▶ **Your goal**
Copy the rows below word for word, starting at the line that contains "Given the visual" and ending with the last line of the rows.

▶ **Extracted records**

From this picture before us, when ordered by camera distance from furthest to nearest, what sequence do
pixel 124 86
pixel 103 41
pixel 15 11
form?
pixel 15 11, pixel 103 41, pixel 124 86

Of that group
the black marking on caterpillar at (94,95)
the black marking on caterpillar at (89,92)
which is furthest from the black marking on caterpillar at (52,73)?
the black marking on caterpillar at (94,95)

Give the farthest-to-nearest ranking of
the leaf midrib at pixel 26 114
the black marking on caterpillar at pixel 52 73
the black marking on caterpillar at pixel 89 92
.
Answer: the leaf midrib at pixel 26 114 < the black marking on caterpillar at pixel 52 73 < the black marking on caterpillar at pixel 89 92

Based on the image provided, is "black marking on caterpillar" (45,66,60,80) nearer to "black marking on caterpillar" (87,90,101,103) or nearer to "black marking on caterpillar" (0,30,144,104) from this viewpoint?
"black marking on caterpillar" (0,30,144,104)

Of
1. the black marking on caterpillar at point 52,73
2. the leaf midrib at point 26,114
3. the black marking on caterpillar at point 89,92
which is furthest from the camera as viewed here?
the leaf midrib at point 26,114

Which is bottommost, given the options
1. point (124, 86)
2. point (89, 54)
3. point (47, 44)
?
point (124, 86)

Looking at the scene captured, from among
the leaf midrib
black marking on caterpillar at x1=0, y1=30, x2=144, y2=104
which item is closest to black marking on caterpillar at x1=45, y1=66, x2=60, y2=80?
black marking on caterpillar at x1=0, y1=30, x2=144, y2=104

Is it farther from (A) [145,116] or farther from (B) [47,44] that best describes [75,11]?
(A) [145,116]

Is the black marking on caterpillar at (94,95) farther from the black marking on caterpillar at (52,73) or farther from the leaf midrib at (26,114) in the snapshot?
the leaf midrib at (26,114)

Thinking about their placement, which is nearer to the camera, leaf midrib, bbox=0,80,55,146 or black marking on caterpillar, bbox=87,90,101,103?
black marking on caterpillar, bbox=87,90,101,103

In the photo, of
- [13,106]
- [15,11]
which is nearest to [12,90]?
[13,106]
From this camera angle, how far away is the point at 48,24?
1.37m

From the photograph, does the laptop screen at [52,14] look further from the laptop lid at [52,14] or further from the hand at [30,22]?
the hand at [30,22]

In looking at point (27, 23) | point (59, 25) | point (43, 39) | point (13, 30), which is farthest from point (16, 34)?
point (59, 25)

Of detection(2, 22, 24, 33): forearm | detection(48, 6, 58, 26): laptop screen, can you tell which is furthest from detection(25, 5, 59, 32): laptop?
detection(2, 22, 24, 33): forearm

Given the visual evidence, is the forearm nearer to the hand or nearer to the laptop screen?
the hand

▶ **Expected output**
Given the visual evidence, is the forearm nearer to the hand or nearer to the laptop screen?
the hand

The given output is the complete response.